Moving on to the "It's Not Censorship If It's Not The Goverment, But It's Still Fucking Stupid" department, a Maryland couple is suing Wal-Mart. Normally, I would be on the side of Trevin and Melanie Skeens, despite their ridiculous names, because Wal-Mart is, well, Wal-Mart.
But the Skeenses are suing Wal-Mart because they let their thirteen-year-old daughter buy the new Evanescence CD from Wal-Mart, and when they played it in the car and got to track 5, "Thoughtless", they were SHOCKED to hear the F-word TWICE. On an album that had NO warning sticker! Oh, Tipper Gore, why hast thou forsaken us? Our thirteen-year-old, Evanescence-buying daughter has heard the F-word for the first time EVER! And it's Wal-Mart's fault for selling it!
The Skeenses actually sort of have a case there, because the song's available at Walmart's web site, where the offending F-Bomb was disarmed by the classic "silence over the UCK" move. Plus, if Wal-Mart didn't put its huge retail muscle behind CD's without warning stickers, record companies might not be tempted to avoid slapping labels on borderline CD's. But the Skeenses problems run a lot deeper than a bit of big-box retail malfeasance.
First, of course... EVANESCENCE. If they're really concerned about their daughter's development, maybe they should stop her from listening to music she'll beforced to lie about having liked within five to ten years. As someone who went to see Hall and Oates live during middle school, I can tell you a couple of well-placed "fucks" during Maneater would have drastically reduced the subsequent emotional scarring.
Second of all, I looked at all the lyrics to "Thoughtless" to count the F-bombs, and... actually, this is more of "First", isn't it? Forget that "Second" part. Fuckety fuck on fuck-toast with fuck-butter and a light sprinkling of fuck-cinnamon, those are some bad lyrics. They're so bad I can't bring myself to make the obligatory "Thoughtless" joke. They're awful. "I will not be bound by your thoughtless scheming"? That's what I'd worry about your daughter hearing. That "thoughtless" is an appropriate adjective to modify "scheming".

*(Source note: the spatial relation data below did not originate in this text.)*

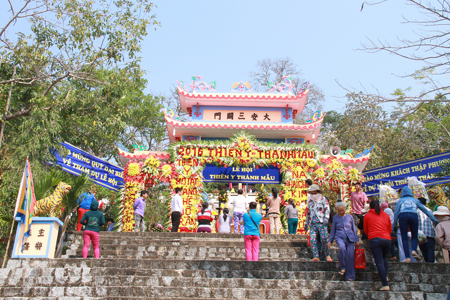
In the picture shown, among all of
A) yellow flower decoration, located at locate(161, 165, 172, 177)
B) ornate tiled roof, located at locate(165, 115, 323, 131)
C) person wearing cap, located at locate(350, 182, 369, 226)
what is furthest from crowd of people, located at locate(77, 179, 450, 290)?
ornate tiled roof, located at locate(165, 115, 323, 131)

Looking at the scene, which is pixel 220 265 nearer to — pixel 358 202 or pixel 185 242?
pixel 185 242

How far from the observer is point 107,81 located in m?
12.7

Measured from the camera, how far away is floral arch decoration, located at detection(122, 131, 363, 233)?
1339cm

Skeens, of course, isn't trying to scam some money by abusing the courts with his Puritan frivolity. He's merely using the legal system for its intended use, to stop corporations from harming our nation's children. It's ACTUAL LEGAL QUOTE TIME!
"I don't want any other families to get this, expecting it to be clean. It needs to be removed from the shelves to prevent other children from hearing it." - And I certainly empathise with the goal of legally restraining children from ever hearing Evanescence, because, as we have previously established, Evanescence is poo.
But people need to realize that in the Information Age, all the labels and restrictive corporate policies in the world are going to keep their kids from hearing, and using, the Big Eff. Just fire the lawyer and teach the kid not to sing the shitty Evanescence song in front of Grandma, and we'll all be fine. Well, except for the kid listening to Evanescence, they're doomed to a lifetime of regret and shame, but it's too late for that now.